Same issue consul 1.6.2 :(

@CVTJNII , @magiconair did you found a workaround ?

blake commented 4 years ago

Hi @olivierHa,

Would you mind providing a bit more detail about your environment, and the exact error you're seeing in the Consul & DNS server logs?

I was able to successfully configure BIND to forward queries to Consul using standard DNS delegation as well as using a static-stub zone type. It seems subdomain delegation & lookups should work. It would be helpful to have more details about your environment to troubleshoot.

Thanks.

maxadamo commented 3 years ago

it is happening the same to me, but only, with the alt-domain and the main domain is working properly. for instance I have the first domain: ha.domain.net (it works) and I have alt-domain: ha.domain.org (it doesn't work). The logs throw an error on MX, and AAAA record:

Mar 23 13:47:16 prod-consul02.domain.net named[32637]: FORMERR resolving 'puppet7.service.ha.domain.org/AAAA/IN': 127.0.0.1#8600
Mar 23 13:47:16 prod-consul02.domain.net named[32637]: FORMERR resolving 'puppet7.service.ha.domain.org/MX/IN': 127.0.0.1#8600

Please let me know how can I help.

freakynl commented 2 years ago

Any progress on this?

We have consul running on a linux box with bind in front. This is being used by Windows DNS as conditional forwarder for amongst other things service.consul domain.

So Windows DNS has conditional forwarder service.consul -> BIND BIND has zone service.consul of type forward forwarding to consul consul provides service.consul resolution.

Then we have linux box running docker that needs to pull images via proxy.service.consul.

Now what happens is that the docker host queries for proxy.service.consul. It (nearly instantly) gets an A record, but it also wants AAAA due to v6 stack preference. AAAA doesn't exist however. It attempts to get this twice before falling back. Unfortunately at that time docker has killed the process as it's been waiting for over 20s for any kind of response.

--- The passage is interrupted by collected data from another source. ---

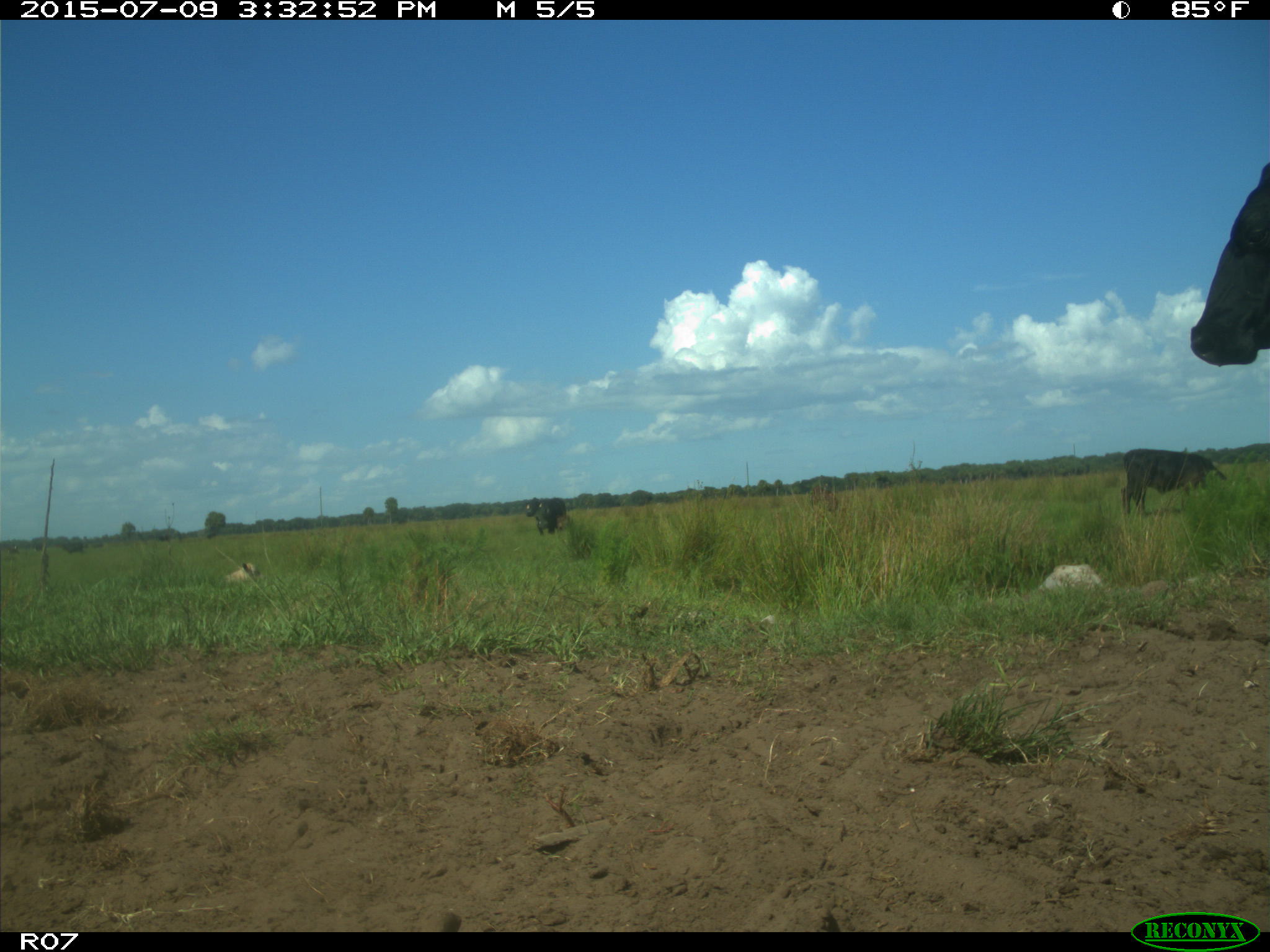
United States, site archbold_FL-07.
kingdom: Animalia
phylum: Chordata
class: Mammalia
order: Artiodactyla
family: Bovidae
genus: Bos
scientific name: Bos taurus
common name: domestic cow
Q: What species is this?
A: Bos taurus (domestic cow).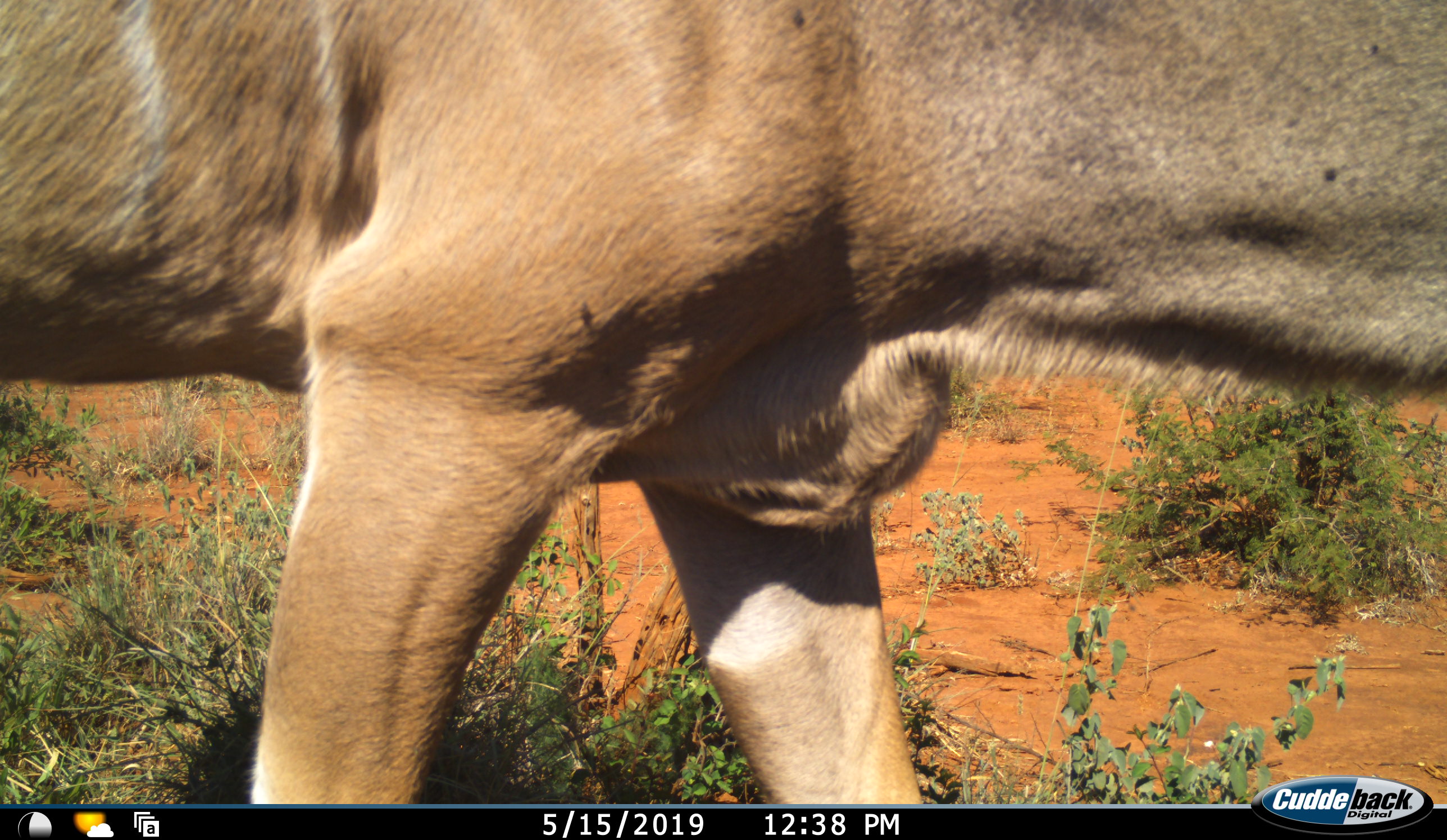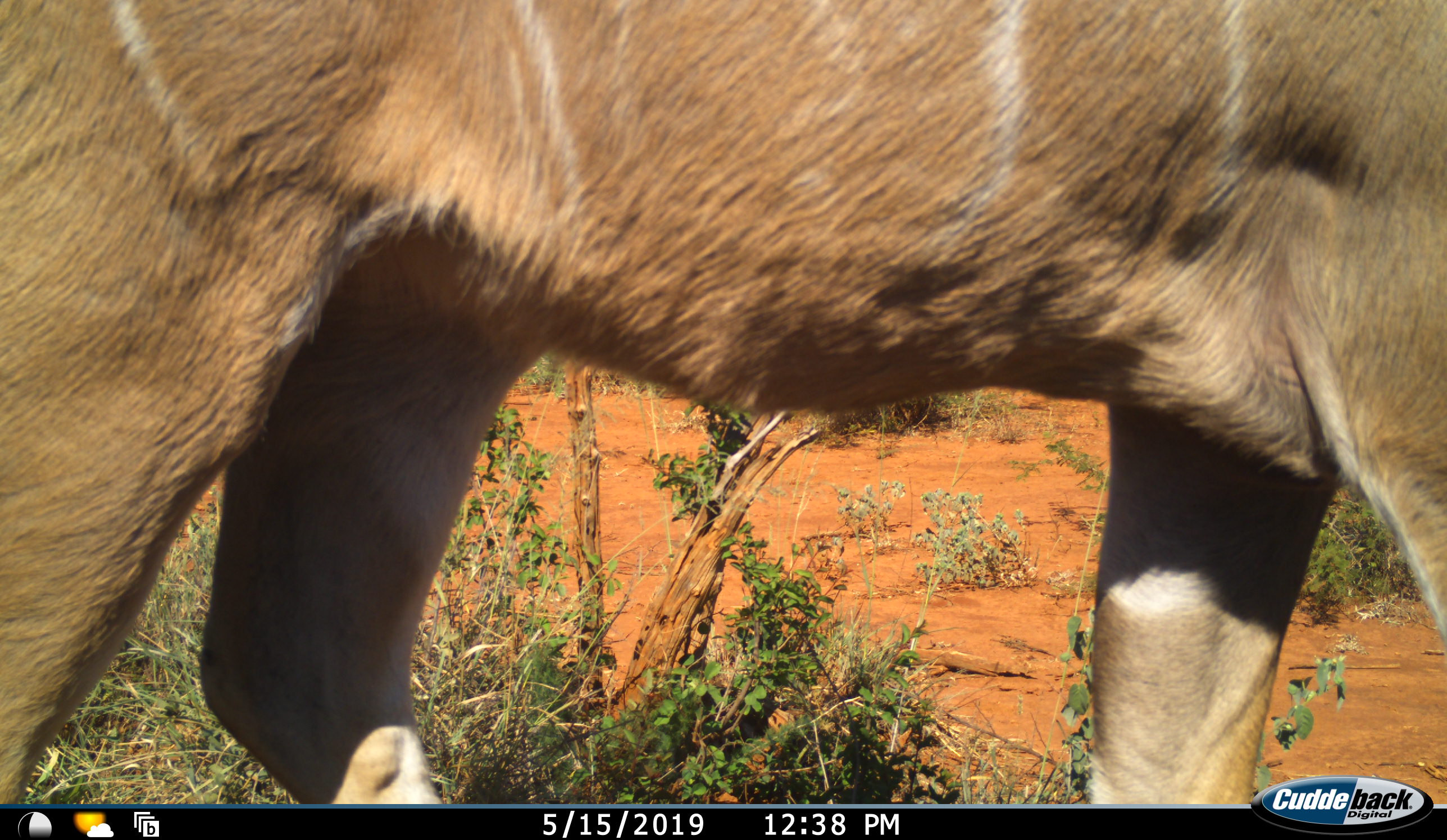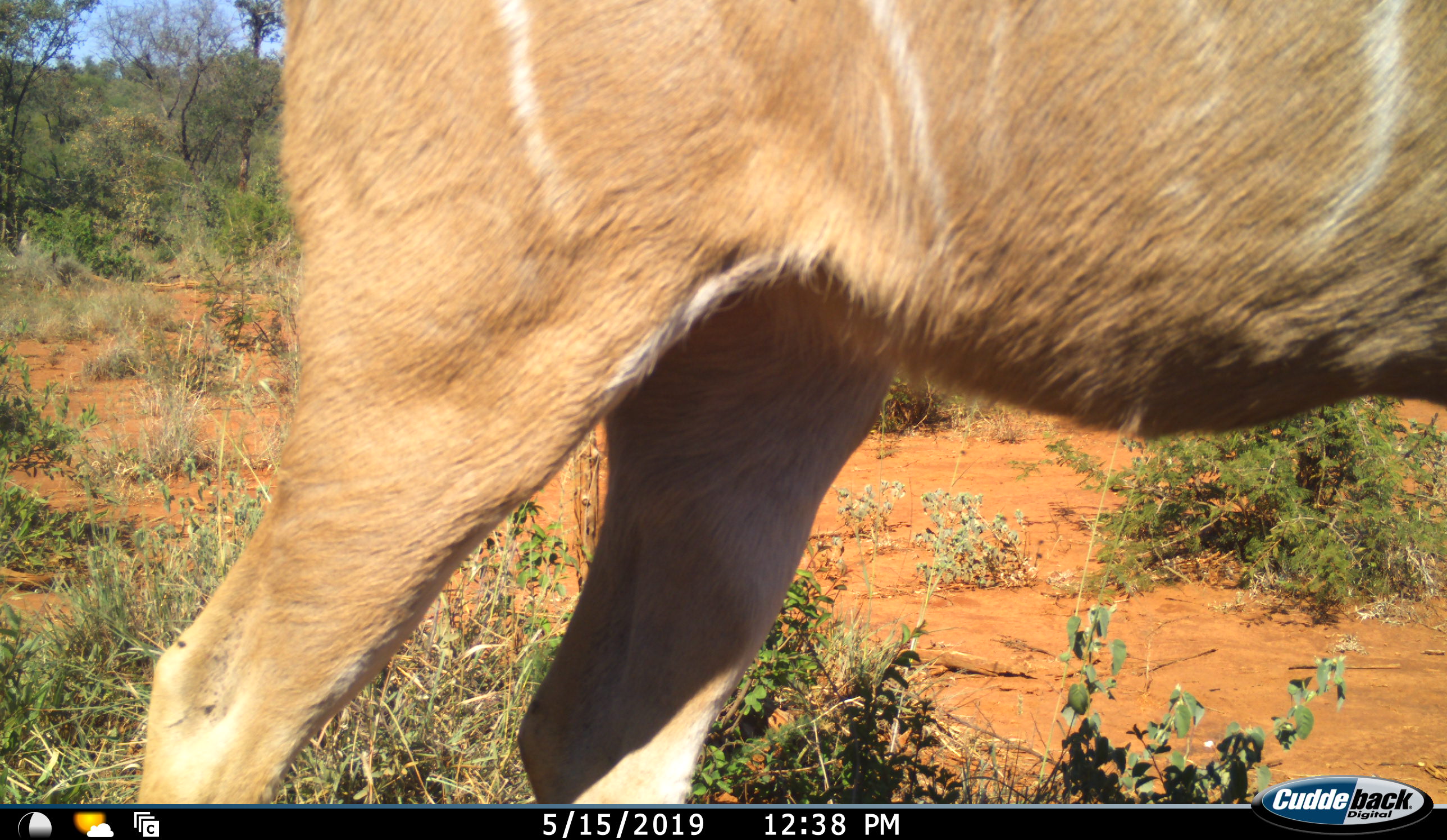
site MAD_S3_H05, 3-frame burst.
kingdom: Animalia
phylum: Chordata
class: Mammalia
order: Artiodactyla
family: Bovidae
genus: Tragelaphus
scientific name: Tragelaphus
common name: kudu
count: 1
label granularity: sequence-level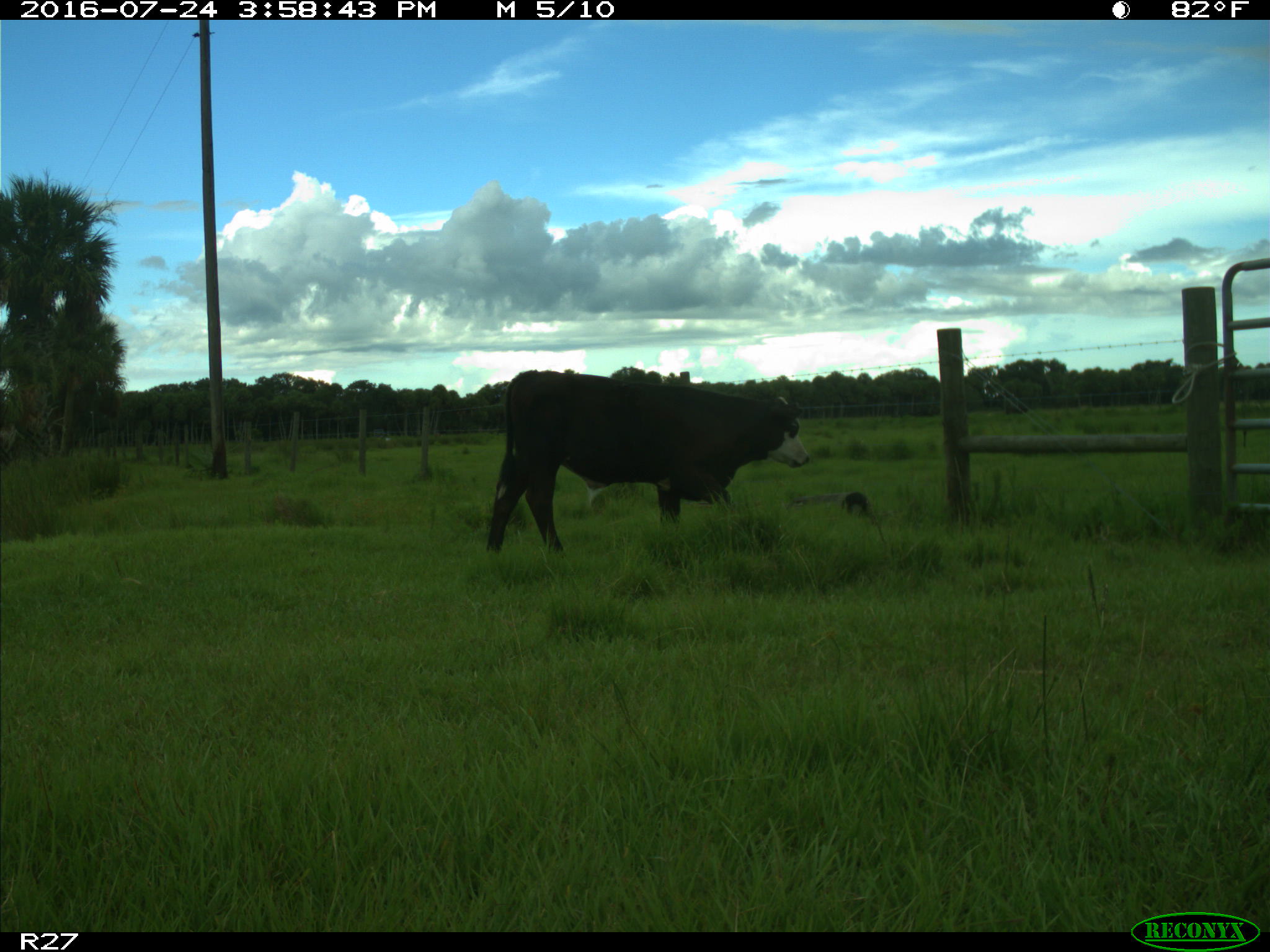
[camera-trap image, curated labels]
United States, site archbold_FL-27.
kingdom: Animalia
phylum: Chordata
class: Mammalia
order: Artiodactyla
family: Bovidae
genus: Bos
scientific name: Bos taurus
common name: domestic cow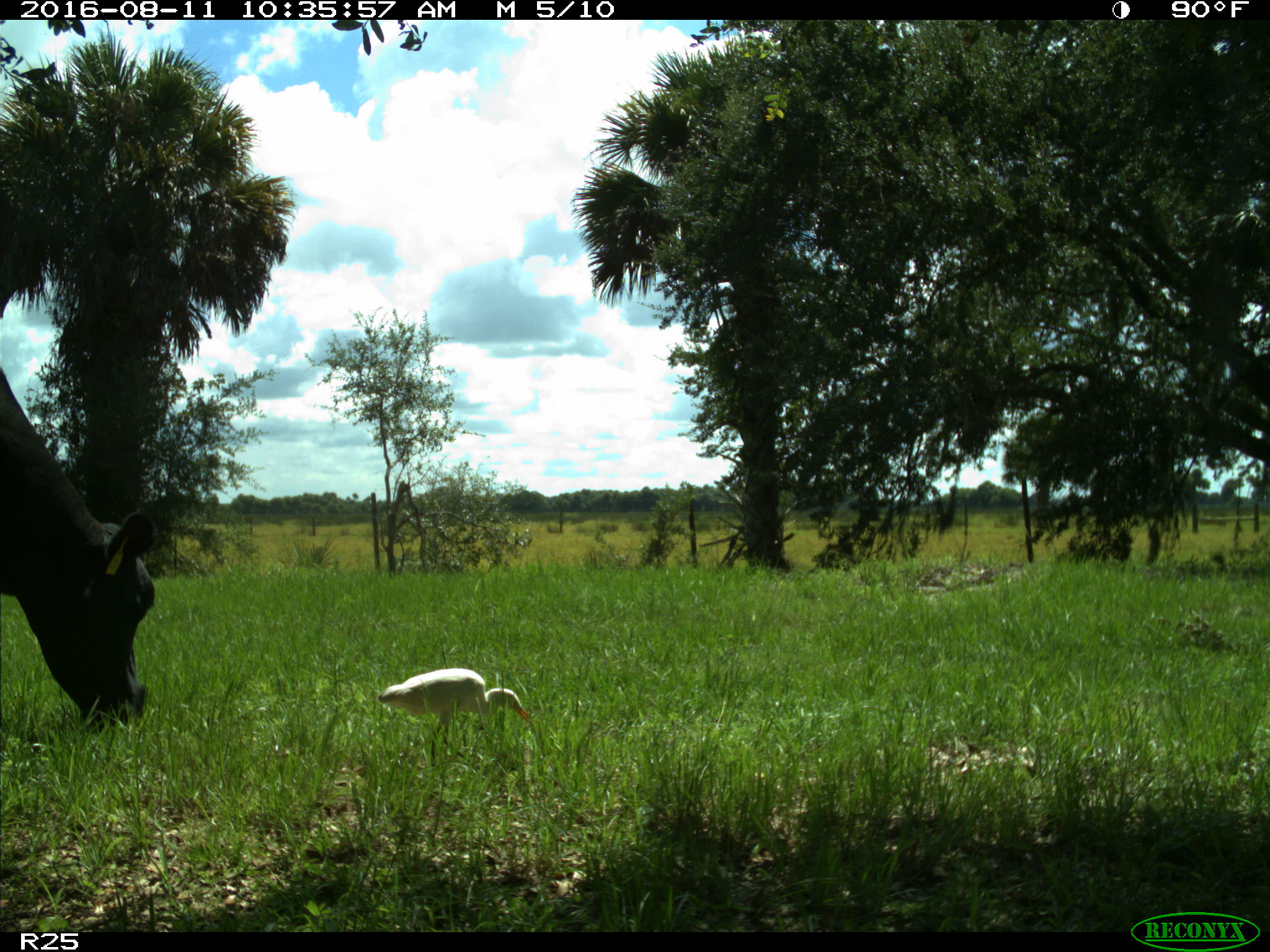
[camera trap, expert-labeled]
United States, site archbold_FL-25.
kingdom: Animalia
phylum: Chordata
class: Mammalia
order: Artiodactyla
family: Bovidae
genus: Bos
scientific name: Bos taurus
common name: domestic cow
Bos taurus (domestic cow).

In this situation proxy.service.consul is forwarded to Windows DNS, which forwards to BIND, which forwards to consul.

BIND sees this response:

; <<>> DiG 9.11.4-P2-RedHat-9.11.4-26.P2.el7_9.8 <<>> @a.b.c.d proxy.service.consul aaaa ; (1 server found) ;; global options: +cmd ;; Got answer: ;; ->>HEADER<<- opcode: QUERY, status: NOERROR, id: 33198 ;; flags: qr aa rd; QUERY: 1, ANSWER: 0, AUTHORITY: 1, ADDITIONAL: 1 ;; WARNING: recursion requested but not available

;; OPT PSEUDOSECTION: ; EDNS: version: 0, flags:; udp: 4096 ;; QUESTION SECTION: ;proxy.service.consul. IN AAAA

;; AUTHORITY SECTION: consul. 0 IN SOA ns.consul. hostmaster.consul. 1644910405 3600 600 86400 0

;; Query time: 0 msec ;; SERVER: a.b.c.d ;; WHEN: di feb 15 08:33:25 CET 2022 ;; MSG SIZE rcvd: 99

Which logs these lines in named query logs:

2022-02-15_07:34:43.13423 15-Feb-2022 08:34:43.133 DNS format error from a.b.c.d resolving proxy.service.consul/AAAA for client 127.0.0.1#35439: Name consul (SOA) not subdomain of zone service.consul -- invalid response 2022-02-15_07:34:43.13424 15-Feb-2022 08:34:43.133 FORMERR resolving 'proxy.service.consul/AAAA/IN': a.b.c.d

Windows DNS gets this response:

; <<>> DiG 9.11.4-P2-RedHat-9.11.4-26.P2.el7_9.8 <<>> @localhost proxy.service.consul aaaa ; (2 servers found) ;; global options: +cmd ;; Got answer: ;; ->>HEADER<<- opcode: QUERY, status: SERVFAIL, id: 431 ;; flags: qr rd ra; QUERY: 1, ANSWER: 0, AUTHORITY: 0, ADDITIONAL: 1

;; OPT PSEUDOSECTION: ; EDNS: version: 0, flags:; udp: 4096 ;; QUESTION SECTION: ;proxy.service.consul. IN AAAA

;; Query time: 17 msec ;; SERVER: 127.0.0.1#53(127.0.0.1) ;; WHEN: di feb 15 08:34:43 CET 2022 ;; MSG SIZE rcvd: 49

Due to the SERVFAIL and not an empty NOERROR response (on both bind -> consul hosts - they're redundant), Windows DNS at that point falls back to using root hints. That traffic is dropped by firewall causing the huge delays, but it probably wouldn't help much if it were allowed as .consul isn't available externally.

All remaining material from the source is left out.